Two weeks after the October 15, 2011 deadline for law enforcement agencies to count untested rape kits, fewer than five percent of agencies delivered their totals to DPS. Among the 81 agencies that did, there were 5,496 untested kits and other pieces of evidence. That number was lower than the backlog in Houston alone, where there were 6,600 untested kits. Three months later, in early 2012, just 86 of the state’s 2,647 law enforcement agencies had reported their backlogs.
By early 2013—more than a year after the October 2011 deadline to report numbers and more than six months after the April 2012 deadline to submit untested kits—approximately 130 agencies had reported their backlog numbers, including many of the biggest agencies, such as San Antonio and El Paso.
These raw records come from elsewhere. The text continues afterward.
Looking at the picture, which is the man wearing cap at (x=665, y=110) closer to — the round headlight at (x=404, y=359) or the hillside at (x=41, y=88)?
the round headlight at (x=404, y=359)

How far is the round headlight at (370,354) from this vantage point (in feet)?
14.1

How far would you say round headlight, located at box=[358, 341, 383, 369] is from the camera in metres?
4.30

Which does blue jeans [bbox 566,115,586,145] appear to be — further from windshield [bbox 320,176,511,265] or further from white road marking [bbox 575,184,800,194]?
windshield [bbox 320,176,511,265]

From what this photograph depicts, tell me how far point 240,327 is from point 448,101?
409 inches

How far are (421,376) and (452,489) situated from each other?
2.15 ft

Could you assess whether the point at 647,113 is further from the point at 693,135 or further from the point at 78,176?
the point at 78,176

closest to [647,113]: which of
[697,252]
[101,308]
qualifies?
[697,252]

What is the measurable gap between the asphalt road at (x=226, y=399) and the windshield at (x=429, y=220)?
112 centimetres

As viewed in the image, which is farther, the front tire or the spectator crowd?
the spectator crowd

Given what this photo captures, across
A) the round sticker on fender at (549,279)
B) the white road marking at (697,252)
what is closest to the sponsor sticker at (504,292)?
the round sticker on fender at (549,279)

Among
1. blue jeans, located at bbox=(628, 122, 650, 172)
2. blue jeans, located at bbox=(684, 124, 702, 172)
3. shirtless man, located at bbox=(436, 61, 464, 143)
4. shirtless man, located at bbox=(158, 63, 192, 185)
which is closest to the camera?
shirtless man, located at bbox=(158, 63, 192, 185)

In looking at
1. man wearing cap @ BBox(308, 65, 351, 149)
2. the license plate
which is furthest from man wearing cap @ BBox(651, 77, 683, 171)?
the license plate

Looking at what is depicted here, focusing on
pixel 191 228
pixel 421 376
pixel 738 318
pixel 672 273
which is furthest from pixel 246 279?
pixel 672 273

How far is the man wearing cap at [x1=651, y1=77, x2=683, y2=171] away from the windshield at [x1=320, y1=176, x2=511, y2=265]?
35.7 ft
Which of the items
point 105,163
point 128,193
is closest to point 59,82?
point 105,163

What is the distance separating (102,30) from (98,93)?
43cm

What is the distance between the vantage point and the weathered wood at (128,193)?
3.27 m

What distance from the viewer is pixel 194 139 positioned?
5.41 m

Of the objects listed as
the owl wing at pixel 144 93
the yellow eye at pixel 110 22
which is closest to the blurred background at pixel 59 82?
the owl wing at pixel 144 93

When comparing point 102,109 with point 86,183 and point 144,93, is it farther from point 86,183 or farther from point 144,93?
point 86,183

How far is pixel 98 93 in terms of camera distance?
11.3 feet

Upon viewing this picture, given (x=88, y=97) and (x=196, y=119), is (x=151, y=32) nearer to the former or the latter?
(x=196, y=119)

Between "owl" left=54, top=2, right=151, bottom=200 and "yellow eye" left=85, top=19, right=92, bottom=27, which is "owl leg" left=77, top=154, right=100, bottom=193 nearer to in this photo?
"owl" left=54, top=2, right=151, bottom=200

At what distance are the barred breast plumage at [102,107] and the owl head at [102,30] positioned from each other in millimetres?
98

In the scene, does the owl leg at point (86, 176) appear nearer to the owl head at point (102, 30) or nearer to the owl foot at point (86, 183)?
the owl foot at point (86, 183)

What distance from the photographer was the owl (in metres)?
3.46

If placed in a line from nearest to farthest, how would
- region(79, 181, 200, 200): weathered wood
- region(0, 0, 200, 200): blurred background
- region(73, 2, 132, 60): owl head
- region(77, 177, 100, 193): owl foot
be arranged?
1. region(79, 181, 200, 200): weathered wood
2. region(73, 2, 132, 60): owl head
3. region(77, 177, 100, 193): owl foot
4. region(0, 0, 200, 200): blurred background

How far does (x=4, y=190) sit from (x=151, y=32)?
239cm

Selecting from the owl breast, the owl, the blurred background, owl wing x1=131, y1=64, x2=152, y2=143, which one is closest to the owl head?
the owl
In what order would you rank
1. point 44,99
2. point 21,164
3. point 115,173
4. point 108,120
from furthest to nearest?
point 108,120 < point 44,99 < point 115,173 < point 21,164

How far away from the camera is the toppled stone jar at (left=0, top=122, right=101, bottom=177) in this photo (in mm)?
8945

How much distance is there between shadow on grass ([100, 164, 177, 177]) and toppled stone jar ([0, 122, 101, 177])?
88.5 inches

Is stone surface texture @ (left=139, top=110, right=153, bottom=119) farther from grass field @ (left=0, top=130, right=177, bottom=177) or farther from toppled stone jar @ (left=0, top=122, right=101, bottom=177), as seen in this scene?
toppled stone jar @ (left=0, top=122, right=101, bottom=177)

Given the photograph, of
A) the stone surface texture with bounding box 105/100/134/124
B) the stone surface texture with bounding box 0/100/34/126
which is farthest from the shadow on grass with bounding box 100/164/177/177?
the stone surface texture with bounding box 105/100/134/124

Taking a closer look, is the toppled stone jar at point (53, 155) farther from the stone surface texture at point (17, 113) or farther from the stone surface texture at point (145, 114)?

Among the reporting agencies, there were 15,900 untested rape kits. Based on that number, DPS estimated there to be roughly 20,000 untested kits statewide, and that it would cost between $7 million and $11 million to clear the backlog completely. In an effort to move forward with that goal, the state legislature included $10.8 million for processing untested rape kits in its budget for fiscal years 2014 and 2015.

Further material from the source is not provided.